When it comes to soccer, Brazil is known worldwide as the land of the magicians. There’s even a word for the specific fusion of sorcery and skill embodied by so many of the nation’s players: ginga, the Portuguese term for a certain kind of sublime deftness on the pitch, something incorporating both the sway of hips and unfettered imagination.
During the 2014 World Cup, the tournament felt similarly enchanted, with the endless goals in group play, the drastic reversals of fortune, and the impossible injury-time saviors. Even the spectacular failure of the Brazilian team at home felt otherworldly, with the squad too thoroughly ravaged for it not to have been fated. After more than a decade without a World Cup victory, Brazil forsook ginga in favor of a more aggressive determination to win at all costs, leading the World Cup in fouls committed. The 7:1 loss against the German team felt like a reprimand from the angered pantheon—a sign Brazil should get back to the magic and beauty it’s known for.

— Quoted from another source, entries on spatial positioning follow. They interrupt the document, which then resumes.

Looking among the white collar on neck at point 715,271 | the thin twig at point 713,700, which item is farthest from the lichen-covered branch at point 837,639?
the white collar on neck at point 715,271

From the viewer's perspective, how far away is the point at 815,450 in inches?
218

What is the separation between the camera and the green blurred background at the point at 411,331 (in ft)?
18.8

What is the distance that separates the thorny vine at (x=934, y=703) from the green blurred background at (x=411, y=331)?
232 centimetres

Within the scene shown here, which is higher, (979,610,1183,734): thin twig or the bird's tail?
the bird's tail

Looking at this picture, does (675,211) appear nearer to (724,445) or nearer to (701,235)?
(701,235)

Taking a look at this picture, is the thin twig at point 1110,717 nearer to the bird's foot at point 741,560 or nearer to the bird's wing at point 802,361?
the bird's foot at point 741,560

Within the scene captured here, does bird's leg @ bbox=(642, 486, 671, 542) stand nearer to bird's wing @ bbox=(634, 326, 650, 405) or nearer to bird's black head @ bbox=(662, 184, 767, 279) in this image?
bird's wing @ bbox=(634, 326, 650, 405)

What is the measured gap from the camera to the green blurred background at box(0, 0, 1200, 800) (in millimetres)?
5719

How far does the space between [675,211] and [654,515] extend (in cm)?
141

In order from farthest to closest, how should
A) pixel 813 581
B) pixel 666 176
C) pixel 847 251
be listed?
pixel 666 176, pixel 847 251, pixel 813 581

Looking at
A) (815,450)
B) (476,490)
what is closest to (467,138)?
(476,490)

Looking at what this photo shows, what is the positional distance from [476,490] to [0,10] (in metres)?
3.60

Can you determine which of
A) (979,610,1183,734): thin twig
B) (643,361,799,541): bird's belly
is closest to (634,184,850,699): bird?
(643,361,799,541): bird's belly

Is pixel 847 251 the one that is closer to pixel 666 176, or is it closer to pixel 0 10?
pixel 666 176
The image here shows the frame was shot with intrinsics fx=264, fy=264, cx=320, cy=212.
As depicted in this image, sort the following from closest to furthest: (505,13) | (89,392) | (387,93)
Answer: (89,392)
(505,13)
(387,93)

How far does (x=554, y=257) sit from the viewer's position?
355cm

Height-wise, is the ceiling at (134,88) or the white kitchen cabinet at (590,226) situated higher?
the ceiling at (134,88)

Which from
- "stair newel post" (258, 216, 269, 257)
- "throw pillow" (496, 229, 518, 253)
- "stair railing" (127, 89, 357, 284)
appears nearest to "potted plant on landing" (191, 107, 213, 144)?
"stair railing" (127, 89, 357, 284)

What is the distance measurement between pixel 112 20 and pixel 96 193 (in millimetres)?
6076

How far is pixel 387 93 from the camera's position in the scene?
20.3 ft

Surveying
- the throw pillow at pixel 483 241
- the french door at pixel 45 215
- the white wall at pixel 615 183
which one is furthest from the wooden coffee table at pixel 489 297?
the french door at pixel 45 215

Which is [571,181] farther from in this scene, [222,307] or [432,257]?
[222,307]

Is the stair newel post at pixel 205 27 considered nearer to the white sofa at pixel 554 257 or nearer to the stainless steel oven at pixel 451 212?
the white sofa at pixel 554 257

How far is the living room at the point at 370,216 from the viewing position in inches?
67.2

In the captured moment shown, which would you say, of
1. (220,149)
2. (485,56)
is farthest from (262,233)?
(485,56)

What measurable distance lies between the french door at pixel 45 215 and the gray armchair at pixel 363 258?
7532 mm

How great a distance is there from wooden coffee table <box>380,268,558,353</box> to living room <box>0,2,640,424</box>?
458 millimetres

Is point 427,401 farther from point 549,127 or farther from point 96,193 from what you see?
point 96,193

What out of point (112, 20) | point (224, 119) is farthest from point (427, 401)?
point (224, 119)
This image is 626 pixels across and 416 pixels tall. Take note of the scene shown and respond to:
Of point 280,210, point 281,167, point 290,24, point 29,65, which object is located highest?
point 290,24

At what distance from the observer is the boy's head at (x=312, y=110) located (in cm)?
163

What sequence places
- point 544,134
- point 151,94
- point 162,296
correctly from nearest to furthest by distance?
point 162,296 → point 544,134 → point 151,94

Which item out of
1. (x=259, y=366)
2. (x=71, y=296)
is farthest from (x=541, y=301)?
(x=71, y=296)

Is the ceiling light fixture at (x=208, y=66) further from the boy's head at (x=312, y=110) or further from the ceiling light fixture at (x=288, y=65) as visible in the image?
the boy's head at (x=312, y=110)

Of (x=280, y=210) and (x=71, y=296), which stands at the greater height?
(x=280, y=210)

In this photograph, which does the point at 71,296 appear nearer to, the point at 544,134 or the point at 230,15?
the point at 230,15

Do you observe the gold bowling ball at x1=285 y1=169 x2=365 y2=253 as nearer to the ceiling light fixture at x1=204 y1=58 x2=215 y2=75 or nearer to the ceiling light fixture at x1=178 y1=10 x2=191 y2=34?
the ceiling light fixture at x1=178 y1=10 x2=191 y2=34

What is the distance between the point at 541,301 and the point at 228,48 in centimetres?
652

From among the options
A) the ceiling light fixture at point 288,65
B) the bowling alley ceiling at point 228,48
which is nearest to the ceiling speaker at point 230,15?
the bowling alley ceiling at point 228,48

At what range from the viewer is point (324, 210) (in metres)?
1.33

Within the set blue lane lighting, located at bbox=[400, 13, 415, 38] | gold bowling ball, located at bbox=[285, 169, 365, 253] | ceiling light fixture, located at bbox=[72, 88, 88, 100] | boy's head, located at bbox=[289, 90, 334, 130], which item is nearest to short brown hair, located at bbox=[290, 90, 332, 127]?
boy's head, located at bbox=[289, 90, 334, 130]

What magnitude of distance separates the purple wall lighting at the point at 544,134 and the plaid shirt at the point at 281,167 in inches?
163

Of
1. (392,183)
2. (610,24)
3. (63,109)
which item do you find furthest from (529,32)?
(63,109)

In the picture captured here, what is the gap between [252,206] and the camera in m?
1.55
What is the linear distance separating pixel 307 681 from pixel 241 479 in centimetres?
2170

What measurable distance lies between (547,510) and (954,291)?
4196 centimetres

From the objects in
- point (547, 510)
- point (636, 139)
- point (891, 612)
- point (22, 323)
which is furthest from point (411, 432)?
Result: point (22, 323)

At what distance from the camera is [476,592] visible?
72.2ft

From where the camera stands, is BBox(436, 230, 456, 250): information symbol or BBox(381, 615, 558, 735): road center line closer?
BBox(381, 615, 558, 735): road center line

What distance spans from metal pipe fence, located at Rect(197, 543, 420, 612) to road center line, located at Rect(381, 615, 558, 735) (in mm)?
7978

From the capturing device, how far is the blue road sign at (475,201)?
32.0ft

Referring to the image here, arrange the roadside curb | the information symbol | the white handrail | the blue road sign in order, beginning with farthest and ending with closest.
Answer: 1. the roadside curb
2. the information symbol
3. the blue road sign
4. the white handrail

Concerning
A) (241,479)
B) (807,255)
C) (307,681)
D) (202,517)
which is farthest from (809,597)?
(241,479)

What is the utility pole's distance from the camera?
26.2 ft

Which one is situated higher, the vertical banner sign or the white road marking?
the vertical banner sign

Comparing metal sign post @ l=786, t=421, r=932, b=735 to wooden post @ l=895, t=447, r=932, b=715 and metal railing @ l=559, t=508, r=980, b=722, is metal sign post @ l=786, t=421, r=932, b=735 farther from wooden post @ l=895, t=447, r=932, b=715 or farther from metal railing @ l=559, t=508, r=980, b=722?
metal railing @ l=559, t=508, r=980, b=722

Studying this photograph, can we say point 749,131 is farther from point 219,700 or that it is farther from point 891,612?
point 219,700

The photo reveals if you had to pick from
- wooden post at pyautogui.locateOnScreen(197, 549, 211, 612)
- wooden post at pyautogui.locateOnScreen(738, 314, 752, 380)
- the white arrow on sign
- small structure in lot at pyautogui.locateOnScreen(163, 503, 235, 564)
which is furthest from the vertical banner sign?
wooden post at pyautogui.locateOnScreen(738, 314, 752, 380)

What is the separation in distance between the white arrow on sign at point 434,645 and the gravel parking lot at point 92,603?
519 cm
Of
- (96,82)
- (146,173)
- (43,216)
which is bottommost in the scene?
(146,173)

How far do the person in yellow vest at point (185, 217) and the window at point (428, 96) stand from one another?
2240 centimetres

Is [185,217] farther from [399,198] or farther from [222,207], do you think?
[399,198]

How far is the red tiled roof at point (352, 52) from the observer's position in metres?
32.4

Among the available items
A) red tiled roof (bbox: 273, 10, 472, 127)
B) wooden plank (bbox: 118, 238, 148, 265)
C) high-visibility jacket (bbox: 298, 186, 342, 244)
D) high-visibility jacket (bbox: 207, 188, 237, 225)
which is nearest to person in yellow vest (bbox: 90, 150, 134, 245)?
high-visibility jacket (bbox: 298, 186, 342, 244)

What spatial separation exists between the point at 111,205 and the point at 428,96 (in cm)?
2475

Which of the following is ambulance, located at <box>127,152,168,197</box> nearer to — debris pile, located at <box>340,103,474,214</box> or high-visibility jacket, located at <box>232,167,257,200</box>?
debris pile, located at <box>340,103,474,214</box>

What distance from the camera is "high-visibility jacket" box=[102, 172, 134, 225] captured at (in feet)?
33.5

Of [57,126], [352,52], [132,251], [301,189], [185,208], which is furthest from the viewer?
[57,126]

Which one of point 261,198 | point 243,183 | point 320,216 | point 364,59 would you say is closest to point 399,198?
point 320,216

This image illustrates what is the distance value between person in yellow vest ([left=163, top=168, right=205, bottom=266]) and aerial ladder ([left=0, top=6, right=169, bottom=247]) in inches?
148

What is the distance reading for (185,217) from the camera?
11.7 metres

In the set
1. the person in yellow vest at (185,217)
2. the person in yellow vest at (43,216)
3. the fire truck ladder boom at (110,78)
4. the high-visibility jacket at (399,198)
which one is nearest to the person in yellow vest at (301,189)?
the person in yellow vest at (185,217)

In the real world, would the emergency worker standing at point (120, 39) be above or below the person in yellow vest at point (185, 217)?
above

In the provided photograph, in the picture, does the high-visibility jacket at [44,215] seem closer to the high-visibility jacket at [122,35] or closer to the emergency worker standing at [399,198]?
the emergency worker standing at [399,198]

At that tournament, Neymar was the totem representing the ginga of the past; his pedestrian teammates throwing his extraordinary ability into sharper focus. When the striker’s injured vertebra prevented him from playing in the semi-final, the country mourned the loss of its magician.
But Neymar isn’t the country’s only hope.
In the 2007 World Cup semi-final against the United States, a then-21-year-old named Marta backheel-juggled the ball around one side of the defender, and pirouetted around the other before scoring, marking one of the first moments Brazil became aware of another magician in its midst.